- WHAT TO DO -
a: List the properties that, according to the excerpt on skill contracts, fall out of "everything has a schema".
b: Reproduce everything in the excerpt on skill contracts from "The shape is" down to "from a preprocessor.".

2. Candidate outputs — the decision envelope¶

For every phase, the OS computes the set of legal next moves: each allowed next phase (or end), with the input schema it expects. The LLM picks one and produces a matching artifact:

{
  "control": {"type": "transition", "decision": "continue", "next_phase": "review", ...},
  "artifact": {"type": "draft", "data": {...}},
  "control_ir": [...]
}

The shape is fixed; the discriminators are validated; the artifact is checked against the chosen target's schema. Anything off-contract is rejected.

3. Preprocessor — deterministic enrichment¶

A phase may declare a chain that runs before the LLM is called: invoke a sub-skill, iterate over a list, validate against a schema, run a Python function. The result lands at a named slot in the LLM's input — phases reference the slot by name and don't need to know it came from a preprocessor.

This is what lets stdlib skills compose without imperative code: eval iterates judge_phase over per-criterion requests; skill_router calls recall_memory before deciding which skill to dispatch.

Why type the contracts so aggressively¶

Three properties fall out of "everything has a schema":

Reject early. Malformed output triggers a re-prompt before any side effect runs.
Replay safely. A saved event log can be re-rendered without re-invoking the LLM, because every artifact and op was validated at write-time.
Compose without surprises. A sub-skill's output is a typed artifact; the calling phase consumes it like any input.

Where it's still thin¶

The five Control IR kinds cover most workflows but more are likely needed as the ecosystem grows. MCP integration exists at the runtime layer (skills can declare MCP servers in permissions and the LLM gets MCP tools as ops); the surface area will grow. Extending the contract is intentionally cheap: add a kind to the OS, declare it in available_control_ops, and every skill can use it.

- DATA EXTRACTS -
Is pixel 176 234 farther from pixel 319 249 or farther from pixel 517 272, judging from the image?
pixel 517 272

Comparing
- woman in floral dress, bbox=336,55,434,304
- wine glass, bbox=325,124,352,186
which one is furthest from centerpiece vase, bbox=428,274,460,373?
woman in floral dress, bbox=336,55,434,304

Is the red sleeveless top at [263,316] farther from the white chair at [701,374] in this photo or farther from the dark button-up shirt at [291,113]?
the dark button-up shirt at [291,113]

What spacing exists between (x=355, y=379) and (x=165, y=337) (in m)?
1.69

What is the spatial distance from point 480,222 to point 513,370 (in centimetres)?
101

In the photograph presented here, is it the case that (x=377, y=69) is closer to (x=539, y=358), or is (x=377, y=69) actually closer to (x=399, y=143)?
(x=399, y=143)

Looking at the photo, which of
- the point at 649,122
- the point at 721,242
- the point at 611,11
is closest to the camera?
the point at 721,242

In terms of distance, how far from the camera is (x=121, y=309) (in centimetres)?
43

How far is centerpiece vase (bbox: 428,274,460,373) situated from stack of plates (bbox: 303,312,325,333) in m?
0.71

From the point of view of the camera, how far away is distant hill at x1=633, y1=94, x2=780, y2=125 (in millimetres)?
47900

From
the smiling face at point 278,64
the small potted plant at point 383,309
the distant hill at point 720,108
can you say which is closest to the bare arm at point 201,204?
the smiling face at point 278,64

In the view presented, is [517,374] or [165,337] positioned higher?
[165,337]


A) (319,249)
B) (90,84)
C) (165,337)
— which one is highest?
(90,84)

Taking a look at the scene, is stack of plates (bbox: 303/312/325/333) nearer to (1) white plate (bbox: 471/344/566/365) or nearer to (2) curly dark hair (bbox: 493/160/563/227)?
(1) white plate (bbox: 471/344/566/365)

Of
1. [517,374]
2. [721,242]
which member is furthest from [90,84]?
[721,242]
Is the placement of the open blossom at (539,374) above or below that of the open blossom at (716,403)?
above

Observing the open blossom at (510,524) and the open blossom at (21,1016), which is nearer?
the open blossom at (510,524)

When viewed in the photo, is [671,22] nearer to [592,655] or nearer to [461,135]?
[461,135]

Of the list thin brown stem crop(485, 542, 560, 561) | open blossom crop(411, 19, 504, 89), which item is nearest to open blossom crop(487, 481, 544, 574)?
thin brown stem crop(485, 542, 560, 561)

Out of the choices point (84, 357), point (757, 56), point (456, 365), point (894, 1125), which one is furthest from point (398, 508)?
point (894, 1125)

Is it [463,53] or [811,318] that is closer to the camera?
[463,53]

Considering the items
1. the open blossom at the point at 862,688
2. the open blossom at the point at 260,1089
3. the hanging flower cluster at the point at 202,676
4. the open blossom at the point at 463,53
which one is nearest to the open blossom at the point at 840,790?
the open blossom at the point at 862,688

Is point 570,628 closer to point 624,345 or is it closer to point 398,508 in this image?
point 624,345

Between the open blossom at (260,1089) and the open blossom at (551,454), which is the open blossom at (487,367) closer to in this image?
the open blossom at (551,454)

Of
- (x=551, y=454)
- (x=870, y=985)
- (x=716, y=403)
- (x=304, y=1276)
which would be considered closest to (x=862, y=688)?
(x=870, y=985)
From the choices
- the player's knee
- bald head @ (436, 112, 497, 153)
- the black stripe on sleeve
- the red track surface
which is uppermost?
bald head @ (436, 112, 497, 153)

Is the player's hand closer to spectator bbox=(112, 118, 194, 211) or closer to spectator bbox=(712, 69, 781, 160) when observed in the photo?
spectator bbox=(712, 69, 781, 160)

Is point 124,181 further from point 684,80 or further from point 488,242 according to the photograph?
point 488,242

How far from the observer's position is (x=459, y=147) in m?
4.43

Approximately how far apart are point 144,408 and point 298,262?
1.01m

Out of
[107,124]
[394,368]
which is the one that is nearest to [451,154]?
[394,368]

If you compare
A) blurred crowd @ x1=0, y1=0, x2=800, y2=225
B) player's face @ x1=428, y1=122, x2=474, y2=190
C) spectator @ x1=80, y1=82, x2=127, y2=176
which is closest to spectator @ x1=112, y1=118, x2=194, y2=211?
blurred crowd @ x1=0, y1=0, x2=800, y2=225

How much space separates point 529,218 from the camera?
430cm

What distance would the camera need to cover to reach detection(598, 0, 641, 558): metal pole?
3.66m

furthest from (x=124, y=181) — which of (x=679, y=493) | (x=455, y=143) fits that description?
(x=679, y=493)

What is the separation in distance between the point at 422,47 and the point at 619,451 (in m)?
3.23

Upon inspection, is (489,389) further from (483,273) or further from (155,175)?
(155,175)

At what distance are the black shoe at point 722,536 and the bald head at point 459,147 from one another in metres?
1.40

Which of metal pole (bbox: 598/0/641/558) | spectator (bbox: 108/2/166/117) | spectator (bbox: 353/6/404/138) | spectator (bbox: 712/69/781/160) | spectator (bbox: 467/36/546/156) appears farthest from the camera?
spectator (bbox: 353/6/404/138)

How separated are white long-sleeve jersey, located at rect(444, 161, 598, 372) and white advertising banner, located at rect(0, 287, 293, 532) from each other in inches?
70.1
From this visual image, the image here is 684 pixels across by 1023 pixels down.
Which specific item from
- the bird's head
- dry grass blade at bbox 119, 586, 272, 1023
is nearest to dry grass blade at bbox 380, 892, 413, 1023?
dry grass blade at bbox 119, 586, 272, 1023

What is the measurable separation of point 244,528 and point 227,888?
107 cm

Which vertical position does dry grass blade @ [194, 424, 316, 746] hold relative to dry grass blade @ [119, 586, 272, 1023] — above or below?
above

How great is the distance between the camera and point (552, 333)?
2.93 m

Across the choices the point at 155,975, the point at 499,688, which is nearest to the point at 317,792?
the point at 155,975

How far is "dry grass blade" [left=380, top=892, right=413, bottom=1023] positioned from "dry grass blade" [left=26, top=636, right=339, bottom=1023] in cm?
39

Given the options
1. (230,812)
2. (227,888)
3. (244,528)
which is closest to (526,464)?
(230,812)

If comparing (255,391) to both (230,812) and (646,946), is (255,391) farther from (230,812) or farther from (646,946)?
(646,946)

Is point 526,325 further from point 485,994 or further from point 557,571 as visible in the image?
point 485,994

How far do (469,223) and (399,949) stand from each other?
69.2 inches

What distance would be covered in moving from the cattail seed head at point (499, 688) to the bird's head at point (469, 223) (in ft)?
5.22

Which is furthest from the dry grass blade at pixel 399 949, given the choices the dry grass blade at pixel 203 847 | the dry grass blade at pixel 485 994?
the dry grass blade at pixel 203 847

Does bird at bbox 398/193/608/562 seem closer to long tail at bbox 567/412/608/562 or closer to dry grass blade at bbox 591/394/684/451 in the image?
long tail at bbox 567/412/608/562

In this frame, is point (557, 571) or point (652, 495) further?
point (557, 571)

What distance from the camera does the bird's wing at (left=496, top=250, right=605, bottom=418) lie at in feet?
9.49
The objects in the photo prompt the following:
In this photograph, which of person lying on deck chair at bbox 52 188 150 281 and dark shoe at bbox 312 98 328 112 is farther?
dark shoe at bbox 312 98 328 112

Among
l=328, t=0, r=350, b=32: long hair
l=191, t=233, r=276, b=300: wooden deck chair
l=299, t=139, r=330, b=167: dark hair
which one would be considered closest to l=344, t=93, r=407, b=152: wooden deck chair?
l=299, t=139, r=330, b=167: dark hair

- ANSWERS PROVIDED -
a:
Reject early
Replay safely
Compose without surprises

b:
The shape is fixed; the discriminators are validated; the artifact is checked against the chosen target's schema. Anything off-contract is rejected.

3. Preprocessor — deterministic enrichment¶

A phase may declare a chain that runs before the LLM is called: invoke a sub-skill, iterate over a list, validate against a schema, run a Python function. The result lands at a named slot in the LLM's input — phases reference the slot by name and don't need to know it came from a preprocessor.